Un concerto duro, difficile, senza concessioni, senza sconti, intimo e dirompente.
Un uomo solo sul palco, con una scenografia scarna, illuminato da pochi fasci di luce, solo con la sua voce, con la sua chitarra, con la sua armonica, un piano, un harmonium e la sua fisicità . Nessun filtro: non quelli, a cui ci aveva abituato, del rock travolgente, della sua band elettrizzante, della folla in eterno movimento.

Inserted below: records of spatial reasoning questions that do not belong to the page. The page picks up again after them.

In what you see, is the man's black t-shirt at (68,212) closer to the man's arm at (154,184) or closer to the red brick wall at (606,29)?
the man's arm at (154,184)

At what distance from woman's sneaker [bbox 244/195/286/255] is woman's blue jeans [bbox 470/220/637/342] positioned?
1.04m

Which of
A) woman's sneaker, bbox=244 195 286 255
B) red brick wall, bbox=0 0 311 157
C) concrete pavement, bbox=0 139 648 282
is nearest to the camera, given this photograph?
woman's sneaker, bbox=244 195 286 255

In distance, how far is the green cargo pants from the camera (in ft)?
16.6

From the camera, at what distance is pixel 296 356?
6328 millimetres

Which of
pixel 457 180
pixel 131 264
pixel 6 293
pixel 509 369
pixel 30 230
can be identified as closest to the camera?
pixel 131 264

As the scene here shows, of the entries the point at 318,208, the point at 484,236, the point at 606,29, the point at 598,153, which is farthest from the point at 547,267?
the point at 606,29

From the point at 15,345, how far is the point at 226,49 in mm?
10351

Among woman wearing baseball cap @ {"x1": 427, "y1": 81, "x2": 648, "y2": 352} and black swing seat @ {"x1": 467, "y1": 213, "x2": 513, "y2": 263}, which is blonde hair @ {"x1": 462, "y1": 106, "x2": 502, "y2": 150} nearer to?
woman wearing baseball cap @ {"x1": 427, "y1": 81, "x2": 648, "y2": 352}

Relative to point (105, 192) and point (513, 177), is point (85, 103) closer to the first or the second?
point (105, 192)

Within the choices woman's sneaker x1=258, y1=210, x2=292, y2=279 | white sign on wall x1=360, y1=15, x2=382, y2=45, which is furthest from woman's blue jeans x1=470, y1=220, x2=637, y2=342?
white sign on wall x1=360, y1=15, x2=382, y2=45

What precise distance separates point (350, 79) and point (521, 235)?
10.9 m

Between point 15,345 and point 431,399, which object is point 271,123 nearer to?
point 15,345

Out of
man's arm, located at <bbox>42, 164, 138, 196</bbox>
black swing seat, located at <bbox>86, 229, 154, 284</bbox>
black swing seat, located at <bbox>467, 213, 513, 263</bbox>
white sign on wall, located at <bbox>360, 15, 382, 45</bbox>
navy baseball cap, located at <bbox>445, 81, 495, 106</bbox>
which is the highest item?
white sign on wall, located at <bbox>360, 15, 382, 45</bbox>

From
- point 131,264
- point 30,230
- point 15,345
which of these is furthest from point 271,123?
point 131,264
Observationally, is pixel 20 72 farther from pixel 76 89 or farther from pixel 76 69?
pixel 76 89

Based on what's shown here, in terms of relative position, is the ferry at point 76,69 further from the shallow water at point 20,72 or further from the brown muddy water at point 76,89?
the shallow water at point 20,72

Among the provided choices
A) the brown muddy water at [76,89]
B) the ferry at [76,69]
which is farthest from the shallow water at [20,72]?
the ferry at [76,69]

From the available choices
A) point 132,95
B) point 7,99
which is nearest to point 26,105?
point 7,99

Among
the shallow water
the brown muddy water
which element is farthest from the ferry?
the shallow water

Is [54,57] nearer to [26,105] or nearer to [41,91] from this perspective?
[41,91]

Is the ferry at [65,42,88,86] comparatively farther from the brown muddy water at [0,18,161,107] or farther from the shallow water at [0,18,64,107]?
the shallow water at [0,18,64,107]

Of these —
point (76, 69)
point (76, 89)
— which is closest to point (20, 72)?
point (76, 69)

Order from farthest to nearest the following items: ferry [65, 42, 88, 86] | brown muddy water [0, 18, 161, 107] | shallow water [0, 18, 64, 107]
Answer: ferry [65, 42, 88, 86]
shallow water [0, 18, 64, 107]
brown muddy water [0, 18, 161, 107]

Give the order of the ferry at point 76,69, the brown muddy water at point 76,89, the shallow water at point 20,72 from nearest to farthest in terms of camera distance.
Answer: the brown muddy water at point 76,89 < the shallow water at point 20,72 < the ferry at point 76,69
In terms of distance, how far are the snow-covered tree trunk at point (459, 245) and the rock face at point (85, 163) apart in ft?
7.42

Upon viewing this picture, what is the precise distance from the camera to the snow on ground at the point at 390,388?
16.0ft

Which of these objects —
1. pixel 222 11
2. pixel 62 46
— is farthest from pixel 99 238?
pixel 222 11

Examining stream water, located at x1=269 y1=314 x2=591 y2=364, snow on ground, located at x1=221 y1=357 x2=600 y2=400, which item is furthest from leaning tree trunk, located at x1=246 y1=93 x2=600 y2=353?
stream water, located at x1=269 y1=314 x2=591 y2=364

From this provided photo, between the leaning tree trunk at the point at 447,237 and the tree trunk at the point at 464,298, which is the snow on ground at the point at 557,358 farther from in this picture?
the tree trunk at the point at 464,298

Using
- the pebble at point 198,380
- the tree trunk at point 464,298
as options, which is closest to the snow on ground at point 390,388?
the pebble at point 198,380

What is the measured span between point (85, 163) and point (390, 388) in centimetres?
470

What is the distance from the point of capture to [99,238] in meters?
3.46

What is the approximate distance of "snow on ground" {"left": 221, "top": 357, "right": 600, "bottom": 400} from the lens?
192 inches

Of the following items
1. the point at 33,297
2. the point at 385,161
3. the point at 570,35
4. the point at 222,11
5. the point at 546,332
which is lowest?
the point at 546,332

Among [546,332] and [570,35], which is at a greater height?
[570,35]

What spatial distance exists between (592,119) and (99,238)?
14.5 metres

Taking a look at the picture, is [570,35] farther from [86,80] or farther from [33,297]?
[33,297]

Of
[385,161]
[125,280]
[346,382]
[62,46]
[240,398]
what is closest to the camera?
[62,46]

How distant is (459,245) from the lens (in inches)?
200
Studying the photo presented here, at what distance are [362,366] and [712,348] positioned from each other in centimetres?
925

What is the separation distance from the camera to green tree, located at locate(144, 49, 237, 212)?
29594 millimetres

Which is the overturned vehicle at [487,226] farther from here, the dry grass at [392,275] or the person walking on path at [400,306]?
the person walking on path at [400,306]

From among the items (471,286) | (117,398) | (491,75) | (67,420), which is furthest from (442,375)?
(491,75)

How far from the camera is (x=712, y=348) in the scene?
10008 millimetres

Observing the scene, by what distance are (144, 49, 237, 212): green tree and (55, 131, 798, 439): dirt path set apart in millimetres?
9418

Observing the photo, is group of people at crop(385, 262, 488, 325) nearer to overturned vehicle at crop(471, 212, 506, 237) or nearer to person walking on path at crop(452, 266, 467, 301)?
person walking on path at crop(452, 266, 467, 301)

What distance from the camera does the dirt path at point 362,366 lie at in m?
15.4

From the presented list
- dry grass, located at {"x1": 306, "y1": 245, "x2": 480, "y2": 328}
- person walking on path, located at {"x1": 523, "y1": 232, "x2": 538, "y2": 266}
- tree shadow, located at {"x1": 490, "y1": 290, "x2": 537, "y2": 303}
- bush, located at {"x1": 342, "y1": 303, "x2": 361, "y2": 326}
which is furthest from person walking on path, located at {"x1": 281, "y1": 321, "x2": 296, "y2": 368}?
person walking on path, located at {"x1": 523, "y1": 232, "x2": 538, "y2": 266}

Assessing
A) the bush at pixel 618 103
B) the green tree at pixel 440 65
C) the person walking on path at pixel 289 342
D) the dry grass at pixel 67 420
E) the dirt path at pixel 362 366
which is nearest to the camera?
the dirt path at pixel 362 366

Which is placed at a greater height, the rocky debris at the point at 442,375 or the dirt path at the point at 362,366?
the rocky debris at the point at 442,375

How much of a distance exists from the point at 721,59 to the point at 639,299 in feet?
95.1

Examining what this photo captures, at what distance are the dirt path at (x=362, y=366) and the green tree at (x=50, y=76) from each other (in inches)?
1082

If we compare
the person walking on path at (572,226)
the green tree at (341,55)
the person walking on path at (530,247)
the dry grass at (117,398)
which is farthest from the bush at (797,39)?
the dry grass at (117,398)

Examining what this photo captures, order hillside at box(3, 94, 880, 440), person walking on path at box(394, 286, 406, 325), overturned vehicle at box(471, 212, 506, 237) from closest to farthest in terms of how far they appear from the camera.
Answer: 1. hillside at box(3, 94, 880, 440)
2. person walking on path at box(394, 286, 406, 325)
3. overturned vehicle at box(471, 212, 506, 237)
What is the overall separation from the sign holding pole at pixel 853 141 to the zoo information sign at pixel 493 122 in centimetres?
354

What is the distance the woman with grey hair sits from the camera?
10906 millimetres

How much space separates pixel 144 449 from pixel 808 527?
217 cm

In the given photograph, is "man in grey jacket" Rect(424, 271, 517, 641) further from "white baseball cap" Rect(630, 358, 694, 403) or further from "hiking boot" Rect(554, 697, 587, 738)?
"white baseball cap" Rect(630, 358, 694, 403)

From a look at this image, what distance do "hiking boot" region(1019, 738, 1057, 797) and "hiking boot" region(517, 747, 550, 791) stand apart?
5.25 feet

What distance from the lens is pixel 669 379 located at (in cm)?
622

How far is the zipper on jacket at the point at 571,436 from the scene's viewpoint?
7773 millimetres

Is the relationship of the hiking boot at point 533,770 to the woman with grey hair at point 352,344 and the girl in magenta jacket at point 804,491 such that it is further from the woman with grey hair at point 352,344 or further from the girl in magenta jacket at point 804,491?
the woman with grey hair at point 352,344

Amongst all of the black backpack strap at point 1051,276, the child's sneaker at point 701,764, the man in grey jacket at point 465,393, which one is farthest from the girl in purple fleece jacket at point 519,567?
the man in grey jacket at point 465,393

Silenzio, questo chiede Bruce e lo chiede come un favore, lo chiede per poter dare, come dice, il meglio di sé; chiede concentrazione, chiede di disporsi all’ascolto di un uomo in piena maturità che, solitario, cerca di parlarci delle nostre contraddizioni, dei diavoli e della polvere che disgregano l’animo umano, di un mondo alla deriva, della confusione della nostra individualità, un uomo che cerca di parlare con sincerità e dolore al nostro cuore per dirci che “non è mai finita” ma che è proprio dall’intimo di noi stessi che bisogna ripartire.
E tutto il filo concettuale del concerto si dipana in questa dimensione; per questo non c‘è posto, neanche nei bis, per alcuni dei suoi solitamente immancabili classici: niente Thunder Road, niente Born to run, niente che esuli dalle tematiche e dallo spirito del concerto.
Per oltre due ore e mezzo e con 25 canzoni Bruce tiene il palco da solo e colma il silenzio del pubblico con la sua personalità, con la sua voce, con la sua musica e fin dall’inizio il pubblico, quello dei grandi concerti, entra in sintonia con lui.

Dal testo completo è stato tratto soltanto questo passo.